E’, dunque, difficile comprendere degli studenti (e dei docenti) che scioperino con tanto afflato per materiali didattici antidiluviani e non altrettanto per la qualità degli immobili dove trascorrono metà della propria giornata.

E’, anche, difficile condividere l’idea che ad uno sciopero del personale – che pone principalmente mere questioni salariali o di mansionario – si vadano ad associare gli utenti, lamentando ad ogni riforma dei “programmi estremamente datati che non tengono minimamente conto dell’evoluzione che il nostro paese e la nostra società ha avuto negli ultimi sessanta anni”.
Infatti, quello che è datato è – spesso e volentieri – il metodo didattico, visto che per i professori, ad eccezione di quanti provenienti dalle ex-SISS, non sono previste competenze nel campo psico-pedagogico e sociologico, benchè meno se parliamo di nuove tecnologie e multimedialità.
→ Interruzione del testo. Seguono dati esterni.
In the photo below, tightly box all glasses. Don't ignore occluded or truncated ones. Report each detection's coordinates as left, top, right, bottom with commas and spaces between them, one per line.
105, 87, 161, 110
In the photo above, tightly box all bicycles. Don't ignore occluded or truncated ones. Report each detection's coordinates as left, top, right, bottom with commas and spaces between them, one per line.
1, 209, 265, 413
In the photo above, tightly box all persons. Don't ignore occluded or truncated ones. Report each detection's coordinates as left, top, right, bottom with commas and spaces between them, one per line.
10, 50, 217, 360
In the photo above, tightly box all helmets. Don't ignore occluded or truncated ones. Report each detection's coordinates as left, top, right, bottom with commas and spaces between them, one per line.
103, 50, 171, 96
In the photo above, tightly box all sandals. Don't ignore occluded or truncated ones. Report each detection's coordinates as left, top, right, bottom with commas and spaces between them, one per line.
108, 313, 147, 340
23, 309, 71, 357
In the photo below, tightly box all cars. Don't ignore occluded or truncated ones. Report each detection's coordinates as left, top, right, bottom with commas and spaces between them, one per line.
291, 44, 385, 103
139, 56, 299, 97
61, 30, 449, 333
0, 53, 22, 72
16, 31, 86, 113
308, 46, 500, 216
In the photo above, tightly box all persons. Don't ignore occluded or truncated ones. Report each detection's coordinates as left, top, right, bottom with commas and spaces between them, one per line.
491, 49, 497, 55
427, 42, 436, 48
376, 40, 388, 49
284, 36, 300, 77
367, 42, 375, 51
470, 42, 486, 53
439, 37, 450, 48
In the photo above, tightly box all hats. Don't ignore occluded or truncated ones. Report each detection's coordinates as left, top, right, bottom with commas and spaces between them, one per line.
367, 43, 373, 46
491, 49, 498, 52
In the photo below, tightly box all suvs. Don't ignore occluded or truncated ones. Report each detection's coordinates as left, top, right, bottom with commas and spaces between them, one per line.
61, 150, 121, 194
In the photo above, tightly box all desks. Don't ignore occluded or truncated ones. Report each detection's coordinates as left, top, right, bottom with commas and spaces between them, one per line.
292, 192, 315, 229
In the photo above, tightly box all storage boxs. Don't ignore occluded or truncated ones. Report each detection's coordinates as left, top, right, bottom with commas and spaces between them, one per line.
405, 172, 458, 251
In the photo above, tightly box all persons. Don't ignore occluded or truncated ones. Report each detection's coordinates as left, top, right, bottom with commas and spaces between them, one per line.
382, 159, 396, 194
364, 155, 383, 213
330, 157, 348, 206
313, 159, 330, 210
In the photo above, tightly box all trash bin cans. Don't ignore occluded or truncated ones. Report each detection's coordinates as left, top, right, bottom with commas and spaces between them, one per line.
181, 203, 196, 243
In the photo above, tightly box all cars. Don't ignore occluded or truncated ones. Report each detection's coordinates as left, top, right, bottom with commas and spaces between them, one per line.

Ed è del tutto impossibile comprendere cosa abbiano da manifestare insieme lavoratori e studenti delle scuole superiori e delle università, visto che le prime sono le neglette del sistema di finanziamento pubblico ed uno dei pochi spazi di ‘democrazia sul lavoro’ esistenti nel paese, mentre le seconde sono  sprecone ed elitarie come solo un sistema baronale può essere.

Ovviamente, se gli studenti manifestassero unitariamente e per conto proprio, sarebbe un’altra cosa. Anzi, un’altra Italia. E, finchè questo non accadrà, finchè gli Italiani saranno ‘spartiti’ in fazioni fin dall’adolescenza, non vi sarò futuro che tenga per loro e per il nostro Paese.